Stated exercise
According to the interview excerpt below, why did the interviewee already know Elle magazine well on starting work there?

Source text
You are a novelist and writer for Elle magazine France, so tell us about how you came into this role?

 

From a young age, I wanted to be a journalist and a writer. I attended Sciences Po Paris, because politics was my main interest. After this, I began work at Elle magazine as an intern and I was hired in 1981. My mother, my aunts and my grandmother used to read the magazine, so I knew it well. 

 

At ELLE I wrote about women's rights, as well as interviewing many prominent people, including JK Rowling, and I was an editorialist. ELLE France is a weekly magazine, created in 1945, and is involved in women's rights around the world, publishing investigations and interviews.

I wrote my first novel in 1985, when I was expecting my second child Hugo (Lea, my first, was two years old).  It was not a very good book, and had little success.

Supplied information
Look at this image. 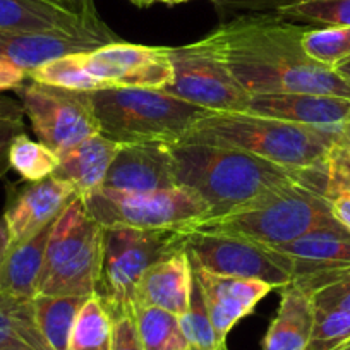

Exercise response
The interviewee's mother, aunts and grandmother used to read the magazine, so it was already familiar.